Even a tiny doubt can hurt your relationship deeply - Counselling Session
- July 11, 2025
- Vedanta Kuri
- 0 comments
I met a lady who had been married for 3 years and worked in the IT sector in Chennai. It was a love marriage. In the initial days of her wedding, she was feeling the best of her love life. Her husband was caring and loving. Both were living their best moment in the relationship journey. But after three years of married life, she started complaining about everything. From morning to before bed, she was the unhappiest woman in the World. Her husband was very messy. Never cleaned the toilets or wash basin, and never kept cooking utensils properly. Never kept clothes in the right place. The maximum time is spent playing computer games. Even after the office forgot to hug her, he did what he had done earlier. Now, she has started believing that her husband has an affair with someone else. No matter how suddenly, a different kind of negative thoughts had arisen in her conscious mind, and they destroyed her peaceful, loving married life. She was now depressed, full of anxiety, and she raised immense anger issues over tiny things. She couldn't express her feelings to her in-laws and parents, so she began seeking an escape. Finally, she made a plan to take on work opportunities abroad, use her office support, and stay away from her husband by moving to another country. Later, she planned to get a divorce and live a happier life.
I listened to her every word with patience and showed my empathetic attitude with graceful attention.
Then, at the end, I asked her a very simple and straightforward question, "What do you truly want from your relationship?"
She mumbled and said she wanted the same relationship she had three years back.
I replied with a smile and asked, "Do you think the solution you sorted out would help you to get that?"
She said, "No."
I replied, "Then why are you thinking of escaping from the situation?"
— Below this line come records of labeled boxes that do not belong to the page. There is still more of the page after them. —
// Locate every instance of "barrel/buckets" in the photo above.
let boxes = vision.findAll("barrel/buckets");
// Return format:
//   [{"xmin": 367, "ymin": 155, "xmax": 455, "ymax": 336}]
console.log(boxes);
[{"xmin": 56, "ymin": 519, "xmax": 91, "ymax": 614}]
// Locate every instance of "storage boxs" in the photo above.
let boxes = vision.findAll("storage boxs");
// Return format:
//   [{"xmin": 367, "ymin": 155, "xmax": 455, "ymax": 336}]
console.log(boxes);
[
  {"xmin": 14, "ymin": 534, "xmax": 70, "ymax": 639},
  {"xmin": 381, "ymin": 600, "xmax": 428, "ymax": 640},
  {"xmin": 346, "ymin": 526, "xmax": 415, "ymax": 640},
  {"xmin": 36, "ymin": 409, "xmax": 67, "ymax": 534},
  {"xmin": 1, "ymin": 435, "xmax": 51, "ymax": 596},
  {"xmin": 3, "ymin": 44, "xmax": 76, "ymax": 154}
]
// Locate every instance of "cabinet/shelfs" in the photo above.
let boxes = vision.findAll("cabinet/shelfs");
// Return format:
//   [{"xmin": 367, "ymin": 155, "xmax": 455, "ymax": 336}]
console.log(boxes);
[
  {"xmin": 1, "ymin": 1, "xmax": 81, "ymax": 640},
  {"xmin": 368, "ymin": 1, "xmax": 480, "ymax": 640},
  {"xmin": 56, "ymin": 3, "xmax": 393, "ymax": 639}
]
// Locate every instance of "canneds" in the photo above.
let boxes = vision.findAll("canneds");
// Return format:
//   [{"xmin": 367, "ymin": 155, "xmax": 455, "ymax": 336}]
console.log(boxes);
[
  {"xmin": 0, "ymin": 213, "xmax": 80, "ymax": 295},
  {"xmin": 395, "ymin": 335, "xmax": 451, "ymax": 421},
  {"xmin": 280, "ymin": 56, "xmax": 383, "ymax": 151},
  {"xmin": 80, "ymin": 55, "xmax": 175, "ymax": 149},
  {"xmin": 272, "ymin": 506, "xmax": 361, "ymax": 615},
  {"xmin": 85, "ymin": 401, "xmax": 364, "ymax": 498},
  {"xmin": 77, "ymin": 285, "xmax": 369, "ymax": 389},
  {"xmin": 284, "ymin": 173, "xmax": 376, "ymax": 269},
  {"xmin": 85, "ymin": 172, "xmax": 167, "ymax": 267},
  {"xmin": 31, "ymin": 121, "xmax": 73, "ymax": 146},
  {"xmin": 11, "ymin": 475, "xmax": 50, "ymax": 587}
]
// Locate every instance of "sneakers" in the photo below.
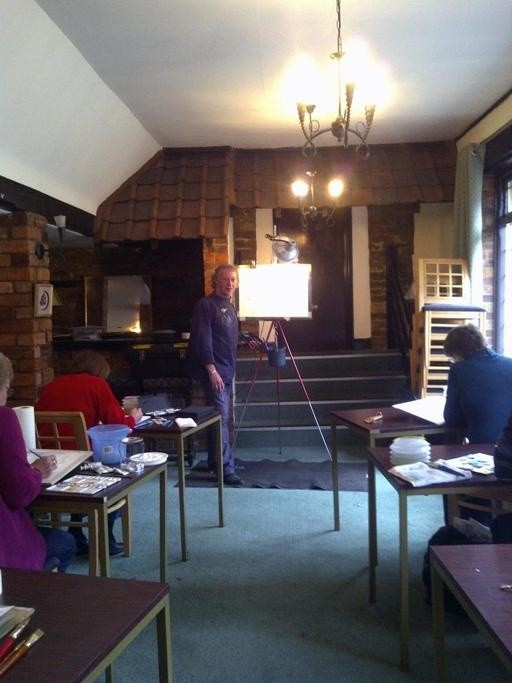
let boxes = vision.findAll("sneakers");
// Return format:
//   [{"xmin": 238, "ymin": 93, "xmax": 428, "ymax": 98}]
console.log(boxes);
[
  {"xmin": 75, "ymin": 538, "xmax": 89, "ymax": 556},
  {"xmin": 216, "ymin": 474, "xmax": 244, "ymax": 485},
  {"xmin": 209, "ymin": 462, "xmax": 245, "ymax": 472},
  {"xmin": 109, "ymin": 540, "xmax": 124, "ymax": 554}
]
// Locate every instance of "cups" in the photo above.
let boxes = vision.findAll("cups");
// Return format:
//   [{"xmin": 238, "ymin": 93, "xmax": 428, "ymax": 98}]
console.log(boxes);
[{"xmin": 181, "ymin": 332, "xmax": 190, "ymax": 340}]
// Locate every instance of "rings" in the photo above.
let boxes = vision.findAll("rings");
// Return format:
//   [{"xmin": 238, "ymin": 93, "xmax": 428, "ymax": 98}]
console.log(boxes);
[{"xmin": 53, "ymin": 459, "xmax": 56, "ymax": 463}]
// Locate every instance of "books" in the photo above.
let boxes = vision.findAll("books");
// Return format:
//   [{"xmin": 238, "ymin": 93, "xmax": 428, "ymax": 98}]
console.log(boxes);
[
  {"xmin": 121, "ymin": 392, "xmax": 216, "ymax": 430},
  {"xmin": 391, "ymin": 394, "xmax": 447, "ymax": 426},
  {"xmin": 24, "ymin": 446, "xmax": 94, "ymax": 486},
  {"xmin": 444, "ymin": 451, "xmax": 497, "ymax": 474},
  {"xmin": 1, "ymin": 604, "xmax": 38, "ymax": 639}
]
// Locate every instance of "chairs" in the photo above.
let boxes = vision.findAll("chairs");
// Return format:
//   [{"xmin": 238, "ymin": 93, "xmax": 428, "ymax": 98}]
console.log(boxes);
[
  {"xmin": 409, "ymin": 256, "xmax": 487, "ymax": 400},
  {"xmin": 34, "ymin": 411, "xmax": 130, "ymax": 574}
]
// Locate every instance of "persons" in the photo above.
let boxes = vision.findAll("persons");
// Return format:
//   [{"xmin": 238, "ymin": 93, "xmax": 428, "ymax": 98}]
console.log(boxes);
[
  {"xmin": 488, "ymin": 413, "xmax": 512, "ymax": 542},
  {"xmin": 438, "ymin": 323, "xmax": 511, "ymax": 526},
  {"xmin": 1, "ymin": 353, "xmax": 77, "ymax": 574},
  {"xmin": 34, "ymin": 350, "xmax": 145, "ymax": 559},
  {"xmin": 187, "ymin": 262, "xmax": 246, "ymax": 486}
]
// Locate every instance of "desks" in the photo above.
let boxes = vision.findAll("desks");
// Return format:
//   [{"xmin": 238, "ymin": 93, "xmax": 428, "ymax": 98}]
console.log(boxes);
[
  {"xmin": 31, "ymin": 461, "xmax": 169, "ymax": 583},
  {"xmin": 132, "ymin": 412, "xmax": 224, "ymax": 562},
  {"xmin": 333, "ymin": 393, "xmax": 512, "ymax": 682},
  {"xmin": 0, "ymin": 570, "xmax": 173, "ymax": 683}
]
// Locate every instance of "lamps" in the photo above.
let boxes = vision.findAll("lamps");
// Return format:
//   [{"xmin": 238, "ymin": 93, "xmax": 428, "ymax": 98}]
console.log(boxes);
[
  {"xmin": 37, "ymin": 213, "xmax": 66, "ymax": 258},
  {"xmin": 297, "ymin": 0, "xmax": 374, "ymax": 161},
  {"xmin": 291, "ymin": 166, "xmax": 344, "ymax": 227}
]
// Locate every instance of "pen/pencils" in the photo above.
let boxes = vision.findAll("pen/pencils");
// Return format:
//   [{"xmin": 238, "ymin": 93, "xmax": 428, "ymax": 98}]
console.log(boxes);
[{"xmin": 163, "ymin": 420, "xmax": 174, "ymax": 427}]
She said, "I don't know what to do and amn't feeling ok to share all those things with my husband and in-laws, or parents."
I asked, "What is stopping you from sharing your feelings?"
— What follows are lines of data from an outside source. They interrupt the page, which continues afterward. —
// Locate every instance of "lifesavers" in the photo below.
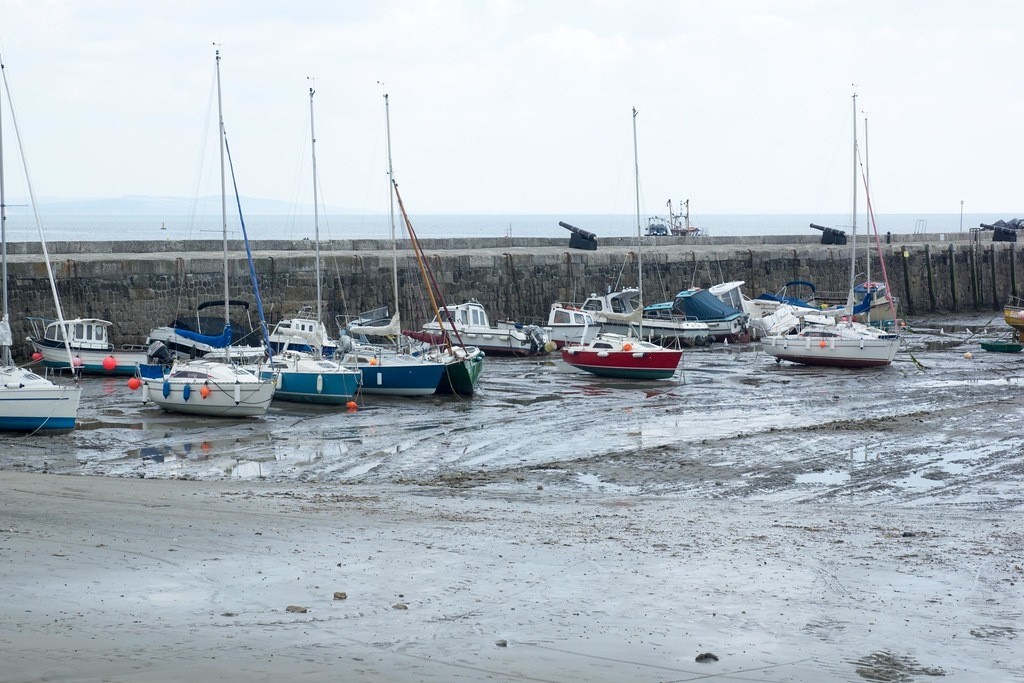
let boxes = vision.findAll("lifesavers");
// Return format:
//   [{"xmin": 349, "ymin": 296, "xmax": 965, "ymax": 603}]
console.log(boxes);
[
  {"xmin": 864, "ymin": 282, "xmax": 878, "ymax": 288},
  {"xmin": 688, "ymin": 288, "xmax": 700, "ymax": 290},
  {"xmin": 566, "ymin": 307, "xmax": 580, "ymax": 311}
]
She said, "I am not feeling comfortable discussing with anyone else, and it's better to leave the place to find out the rhythm of life again."
I asked, "What was your primary motive for getting married three years back?"
She responded that she wanted to lead a healthy family life and create a good harmony of love, care, and emotions.
I said that's wonderful, and I appreciate your thought process. But, if you fly away from your husband and family, do you think you would get all that you had thought of three years back?
She said, "No."
I asked, "Then why are you thinking this way?"
She said something deep inside that pushed her not to share with her husband and family.
I replied politely, "That's our negative emotions - unwanted expectations, and we have to overcome them anyhow. Once you did it, you could create an empire of good and healthy relationships."
She asked, "How?"
I replied, "Try to convey everything without hesitation with your husband first, then with family members. Whatever you are not comfortable with. Start using sticky paper to share your messages. Instead of expecting anything, focus on your work. Focus on your Body-Mind-Emotion activity regularly. Start giving love while talking. Don't compare anything that happened in the past. Sit with your husband and tell him what you like and what you don't. Unless you share, how could he understand? Focus on solutions, not problems."
She smiled and replied, "But I feel shy to express."
I responded with a smile that it is better to keep within everything and create anger, followed by anxiety and depression.
She nodded and thanked me for the one-hour one-on-one session.
At the end, I summarised everything and asked, "Do you think that the last hour we discussed, if you start following, would give you a better result than you decided?"
She nodded with a big smile and replied, "Yes. I never thought of this before. I will follow up and let you know soon with an all-in-detail update."
I smiled and replied, "Stay happy always! Be calm, be gentle, and smile always."
After almost 6 months, she called me and shared that she was happy like before, and she was pregnant. I congratulated her with immense blessings.
Before making any strong decisions, please consult someone you trust or meet with a counsellor to make an informed choice that leads to a happy outcome.